**Your instructions**
Return every line of the entries below that contains the string "instances", copied in full.

**Input for this task**

##########

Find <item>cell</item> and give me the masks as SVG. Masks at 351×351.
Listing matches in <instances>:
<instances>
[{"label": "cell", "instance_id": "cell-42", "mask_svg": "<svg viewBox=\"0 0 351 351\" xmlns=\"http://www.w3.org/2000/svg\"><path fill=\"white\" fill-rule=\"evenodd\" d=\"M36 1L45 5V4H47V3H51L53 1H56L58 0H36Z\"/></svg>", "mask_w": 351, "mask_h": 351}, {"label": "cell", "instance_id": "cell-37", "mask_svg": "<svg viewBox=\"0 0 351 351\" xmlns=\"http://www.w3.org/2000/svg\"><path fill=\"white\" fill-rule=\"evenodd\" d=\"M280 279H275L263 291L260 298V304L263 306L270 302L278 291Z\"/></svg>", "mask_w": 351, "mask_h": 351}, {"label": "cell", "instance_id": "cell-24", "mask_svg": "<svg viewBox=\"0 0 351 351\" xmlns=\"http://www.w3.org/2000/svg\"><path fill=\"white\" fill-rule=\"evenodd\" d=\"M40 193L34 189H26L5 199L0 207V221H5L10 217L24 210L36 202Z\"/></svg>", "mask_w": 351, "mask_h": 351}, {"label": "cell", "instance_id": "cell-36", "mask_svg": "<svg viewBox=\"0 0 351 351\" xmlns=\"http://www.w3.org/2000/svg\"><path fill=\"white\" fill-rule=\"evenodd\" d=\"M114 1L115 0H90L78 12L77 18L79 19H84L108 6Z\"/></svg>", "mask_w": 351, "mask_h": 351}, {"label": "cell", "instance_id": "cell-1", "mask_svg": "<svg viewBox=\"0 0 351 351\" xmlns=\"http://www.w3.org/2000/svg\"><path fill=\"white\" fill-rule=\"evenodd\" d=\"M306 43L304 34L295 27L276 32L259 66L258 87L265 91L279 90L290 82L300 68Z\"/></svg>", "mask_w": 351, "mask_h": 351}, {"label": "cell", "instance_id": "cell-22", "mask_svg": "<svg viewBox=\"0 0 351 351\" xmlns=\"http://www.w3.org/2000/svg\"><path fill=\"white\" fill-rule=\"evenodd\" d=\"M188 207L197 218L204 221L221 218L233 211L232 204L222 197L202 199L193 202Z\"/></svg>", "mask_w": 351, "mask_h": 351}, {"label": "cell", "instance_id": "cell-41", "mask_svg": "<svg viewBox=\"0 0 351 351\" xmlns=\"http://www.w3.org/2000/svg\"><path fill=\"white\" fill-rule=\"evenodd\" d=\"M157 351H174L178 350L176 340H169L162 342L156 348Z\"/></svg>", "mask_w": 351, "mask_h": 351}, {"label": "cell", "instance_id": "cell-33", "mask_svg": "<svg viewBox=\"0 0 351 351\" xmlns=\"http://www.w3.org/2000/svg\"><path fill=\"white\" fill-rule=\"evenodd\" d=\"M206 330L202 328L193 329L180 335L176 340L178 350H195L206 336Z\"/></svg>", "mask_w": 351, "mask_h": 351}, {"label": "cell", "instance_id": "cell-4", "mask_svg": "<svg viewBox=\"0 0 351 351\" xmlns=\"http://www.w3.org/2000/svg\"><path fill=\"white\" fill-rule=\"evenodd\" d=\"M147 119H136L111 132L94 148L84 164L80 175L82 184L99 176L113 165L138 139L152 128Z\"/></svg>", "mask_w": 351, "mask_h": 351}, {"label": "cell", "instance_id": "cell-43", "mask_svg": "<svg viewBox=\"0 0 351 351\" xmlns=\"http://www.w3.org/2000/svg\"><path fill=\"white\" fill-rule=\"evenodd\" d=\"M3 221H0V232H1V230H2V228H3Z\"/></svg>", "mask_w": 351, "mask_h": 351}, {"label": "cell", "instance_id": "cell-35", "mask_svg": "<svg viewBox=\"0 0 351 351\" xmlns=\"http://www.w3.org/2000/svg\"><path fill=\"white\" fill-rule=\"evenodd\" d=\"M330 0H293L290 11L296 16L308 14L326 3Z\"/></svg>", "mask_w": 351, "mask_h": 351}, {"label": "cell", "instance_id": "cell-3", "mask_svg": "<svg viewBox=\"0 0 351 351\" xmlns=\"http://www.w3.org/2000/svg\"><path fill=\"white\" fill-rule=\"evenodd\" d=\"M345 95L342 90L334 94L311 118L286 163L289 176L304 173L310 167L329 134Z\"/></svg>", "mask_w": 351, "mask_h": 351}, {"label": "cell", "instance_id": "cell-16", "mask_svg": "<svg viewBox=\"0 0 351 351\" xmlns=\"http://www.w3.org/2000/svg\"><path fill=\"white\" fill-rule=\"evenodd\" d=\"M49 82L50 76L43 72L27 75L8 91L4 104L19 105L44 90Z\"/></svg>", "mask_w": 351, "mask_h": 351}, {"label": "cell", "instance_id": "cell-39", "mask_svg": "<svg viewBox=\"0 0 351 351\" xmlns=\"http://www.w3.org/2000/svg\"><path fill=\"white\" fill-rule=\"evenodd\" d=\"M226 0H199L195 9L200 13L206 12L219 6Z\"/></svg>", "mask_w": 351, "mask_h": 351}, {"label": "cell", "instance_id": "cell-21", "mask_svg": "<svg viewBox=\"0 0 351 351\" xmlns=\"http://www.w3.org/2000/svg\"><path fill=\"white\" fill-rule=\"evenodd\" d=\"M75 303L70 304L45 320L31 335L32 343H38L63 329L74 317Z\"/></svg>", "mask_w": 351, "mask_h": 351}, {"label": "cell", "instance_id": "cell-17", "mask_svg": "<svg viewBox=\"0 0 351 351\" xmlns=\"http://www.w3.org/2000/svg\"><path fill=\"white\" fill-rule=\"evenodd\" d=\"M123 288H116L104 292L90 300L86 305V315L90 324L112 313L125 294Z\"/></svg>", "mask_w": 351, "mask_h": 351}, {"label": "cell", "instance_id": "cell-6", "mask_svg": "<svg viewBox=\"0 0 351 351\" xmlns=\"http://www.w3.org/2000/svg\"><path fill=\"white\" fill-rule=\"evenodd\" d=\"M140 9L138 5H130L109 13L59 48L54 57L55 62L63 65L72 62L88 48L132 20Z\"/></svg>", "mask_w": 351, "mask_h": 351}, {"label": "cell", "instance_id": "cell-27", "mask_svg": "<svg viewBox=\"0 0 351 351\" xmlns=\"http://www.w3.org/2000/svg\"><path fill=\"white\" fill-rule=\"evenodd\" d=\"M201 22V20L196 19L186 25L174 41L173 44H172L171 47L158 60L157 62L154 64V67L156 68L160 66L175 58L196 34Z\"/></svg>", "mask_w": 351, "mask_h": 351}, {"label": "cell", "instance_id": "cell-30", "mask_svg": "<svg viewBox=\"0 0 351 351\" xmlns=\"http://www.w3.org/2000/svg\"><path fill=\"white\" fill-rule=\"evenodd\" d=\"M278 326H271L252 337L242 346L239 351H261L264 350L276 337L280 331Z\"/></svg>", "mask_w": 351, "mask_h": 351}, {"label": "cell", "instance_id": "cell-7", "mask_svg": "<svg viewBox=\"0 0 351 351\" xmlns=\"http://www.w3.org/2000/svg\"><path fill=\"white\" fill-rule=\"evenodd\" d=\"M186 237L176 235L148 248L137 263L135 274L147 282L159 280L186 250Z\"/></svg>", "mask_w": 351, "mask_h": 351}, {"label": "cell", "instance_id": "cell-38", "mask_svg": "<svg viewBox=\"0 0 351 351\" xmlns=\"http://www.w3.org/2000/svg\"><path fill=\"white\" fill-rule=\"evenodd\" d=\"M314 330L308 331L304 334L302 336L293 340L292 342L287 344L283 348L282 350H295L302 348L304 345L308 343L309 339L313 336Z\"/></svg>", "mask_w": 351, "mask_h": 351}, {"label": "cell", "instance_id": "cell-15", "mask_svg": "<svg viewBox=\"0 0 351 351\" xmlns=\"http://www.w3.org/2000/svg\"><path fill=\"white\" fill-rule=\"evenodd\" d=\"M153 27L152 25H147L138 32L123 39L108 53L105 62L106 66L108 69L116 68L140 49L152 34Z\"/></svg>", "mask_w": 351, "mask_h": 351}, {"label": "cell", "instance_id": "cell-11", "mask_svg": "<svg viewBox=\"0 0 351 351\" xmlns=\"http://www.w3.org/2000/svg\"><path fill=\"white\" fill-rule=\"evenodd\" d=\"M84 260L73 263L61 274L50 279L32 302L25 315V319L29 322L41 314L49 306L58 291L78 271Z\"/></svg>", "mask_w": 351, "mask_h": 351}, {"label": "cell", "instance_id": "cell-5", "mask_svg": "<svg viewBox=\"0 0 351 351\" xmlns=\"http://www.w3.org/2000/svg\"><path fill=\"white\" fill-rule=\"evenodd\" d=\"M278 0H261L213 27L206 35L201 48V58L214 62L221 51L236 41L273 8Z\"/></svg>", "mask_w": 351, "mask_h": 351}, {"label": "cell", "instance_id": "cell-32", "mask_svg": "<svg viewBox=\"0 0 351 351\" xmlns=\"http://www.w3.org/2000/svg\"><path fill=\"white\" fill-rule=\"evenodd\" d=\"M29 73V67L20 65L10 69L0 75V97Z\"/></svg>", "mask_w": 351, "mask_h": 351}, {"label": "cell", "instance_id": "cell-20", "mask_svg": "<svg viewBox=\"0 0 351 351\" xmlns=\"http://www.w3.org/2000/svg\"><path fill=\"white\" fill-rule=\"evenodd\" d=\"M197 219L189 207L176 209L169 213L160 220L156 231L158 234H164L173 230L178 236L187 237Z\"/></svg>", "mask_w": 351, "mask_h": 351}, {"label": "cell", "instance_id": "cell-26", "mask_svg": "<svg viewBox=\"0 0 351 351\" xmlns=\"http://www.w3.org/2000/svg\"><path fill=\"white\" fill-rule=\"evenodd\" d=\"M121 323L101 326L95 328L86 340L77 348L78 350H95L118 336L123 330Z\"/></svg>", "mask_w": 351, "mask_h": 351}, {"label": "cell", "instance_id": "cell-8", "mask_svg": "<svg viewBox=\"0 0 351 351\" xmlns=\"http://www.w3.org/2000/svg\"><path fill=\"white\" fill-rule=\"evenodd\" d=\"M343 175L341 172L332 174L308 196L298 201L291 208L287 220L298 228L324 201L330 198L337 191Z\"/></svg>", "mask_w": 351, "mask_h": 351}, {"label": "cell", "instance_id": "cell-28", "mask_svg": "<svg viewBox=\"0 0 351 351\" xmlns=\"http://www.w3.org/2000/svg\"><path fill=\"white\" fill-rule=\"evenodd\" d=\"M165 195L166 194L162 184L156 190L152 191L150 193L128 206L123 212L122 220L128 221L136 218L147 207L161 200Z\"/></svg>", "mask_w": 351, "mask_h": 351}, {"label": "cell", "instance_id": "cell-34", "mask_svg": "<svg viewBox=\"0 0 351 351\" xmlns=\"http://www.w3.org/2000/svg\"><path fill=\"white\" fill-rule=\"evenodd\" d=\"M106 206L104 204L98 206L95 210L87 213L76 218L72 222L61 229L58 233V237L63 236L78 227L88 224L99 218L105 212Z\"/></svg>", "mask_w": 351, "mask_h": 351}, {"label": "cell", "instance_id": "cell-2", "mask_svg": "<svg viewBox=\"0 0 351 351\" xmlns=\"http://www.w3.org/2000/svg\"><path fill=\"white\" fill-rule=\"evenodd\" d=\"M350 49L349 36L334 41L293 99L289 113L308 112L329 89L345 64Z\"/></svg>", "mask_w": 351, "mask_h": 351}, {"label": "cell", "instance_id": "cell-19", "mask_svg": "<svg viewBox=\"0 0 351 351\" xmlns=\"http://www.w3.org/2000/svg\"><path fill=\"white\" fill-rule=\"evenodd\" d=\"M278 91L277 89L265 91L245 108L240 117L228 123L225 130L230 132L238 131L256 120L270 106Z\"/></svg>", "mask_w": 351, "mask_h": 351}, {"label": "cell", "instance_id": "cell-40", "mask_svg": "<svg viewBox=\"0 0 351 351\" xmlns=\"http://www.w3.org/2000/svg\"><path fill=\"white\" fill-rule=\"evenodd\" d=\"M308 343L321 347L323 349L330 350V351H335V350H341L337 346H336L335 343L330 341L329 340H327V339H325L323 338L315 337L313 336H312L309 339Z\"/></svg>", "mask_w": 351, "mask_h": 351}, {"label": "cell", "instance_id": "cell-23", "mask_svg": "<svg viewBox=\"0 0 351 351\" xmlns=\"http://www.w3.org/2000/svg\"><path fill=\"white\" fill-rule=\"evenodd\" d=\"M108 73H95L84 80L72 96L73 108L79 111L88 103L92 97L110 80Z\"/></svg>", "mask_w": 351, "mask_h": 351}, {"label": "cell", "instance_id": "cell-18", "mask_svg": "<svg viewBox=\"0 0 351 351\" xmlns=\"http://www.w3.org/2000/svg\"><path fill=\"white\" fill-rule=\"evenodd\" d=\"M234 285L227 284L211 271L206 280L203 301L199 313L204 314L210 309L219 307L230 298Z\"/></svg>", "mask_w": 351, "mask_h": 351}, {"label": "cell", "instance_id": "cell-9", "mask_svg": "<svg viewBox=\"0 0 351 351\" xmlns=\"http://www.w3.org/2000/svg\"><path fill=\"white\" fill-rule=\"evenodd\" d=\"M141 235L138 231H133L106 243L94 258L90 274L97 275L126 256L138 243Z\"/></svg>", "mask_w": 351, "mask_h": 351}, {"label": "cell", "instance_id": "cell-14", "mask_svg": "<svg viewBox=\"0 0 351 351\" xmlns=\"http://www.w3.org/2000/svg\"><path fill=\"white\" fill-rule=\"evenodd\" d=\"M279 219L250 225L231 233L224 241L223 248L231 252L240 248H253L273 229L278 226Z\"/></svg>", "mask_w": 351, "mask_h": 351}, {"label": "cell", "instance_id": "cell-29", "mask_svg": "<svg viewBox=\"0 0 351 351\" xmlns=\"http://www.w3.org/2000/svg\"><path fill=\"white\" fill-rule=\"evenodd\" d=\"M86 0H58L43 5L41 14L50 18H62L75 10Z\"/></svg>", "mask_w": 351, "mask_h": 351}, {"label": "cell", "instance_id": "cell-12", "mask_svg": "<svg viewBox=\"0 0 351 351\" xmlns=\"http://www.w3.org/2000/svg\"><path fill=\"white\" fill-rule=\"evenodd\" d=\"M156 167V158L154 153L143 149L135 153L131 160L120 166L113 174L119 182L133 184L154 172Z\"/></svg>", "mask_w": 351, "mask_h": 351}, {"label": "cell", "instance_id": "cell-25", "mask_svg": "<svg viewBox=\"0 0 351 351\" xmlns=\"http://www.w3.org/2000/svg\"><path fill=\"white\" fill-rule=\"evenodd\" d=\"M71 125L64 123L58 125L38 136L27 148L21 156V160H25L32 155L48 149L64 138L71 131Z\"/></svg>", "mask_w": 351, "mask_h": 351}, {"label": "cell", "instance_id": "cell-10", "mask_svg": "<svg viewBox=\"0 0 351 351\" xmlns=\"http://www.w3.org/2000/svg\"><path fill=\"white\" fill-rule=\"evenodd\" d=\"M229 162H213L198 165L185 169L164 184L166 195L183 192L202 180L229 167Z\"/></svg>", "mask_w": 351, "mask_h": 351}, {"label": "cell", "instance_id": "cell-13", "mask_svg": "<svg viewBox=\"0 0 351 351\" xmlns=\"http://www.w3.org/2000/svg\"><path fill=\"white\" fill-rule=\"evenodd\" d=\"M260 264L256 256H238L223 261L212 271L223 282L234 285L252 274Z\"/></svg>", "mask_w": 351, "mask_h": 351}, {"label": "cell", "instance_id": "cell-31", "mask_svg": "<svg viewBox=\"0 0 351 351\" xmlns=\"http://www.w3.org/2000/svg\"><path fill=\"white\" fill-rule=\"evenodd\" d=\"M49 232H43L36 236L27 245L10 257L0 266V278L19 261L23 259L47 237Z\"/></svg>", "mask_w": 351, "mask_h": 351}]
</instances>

##########

**Solution for this problem**
Listing matches in <instances>:
<instances>
</instances>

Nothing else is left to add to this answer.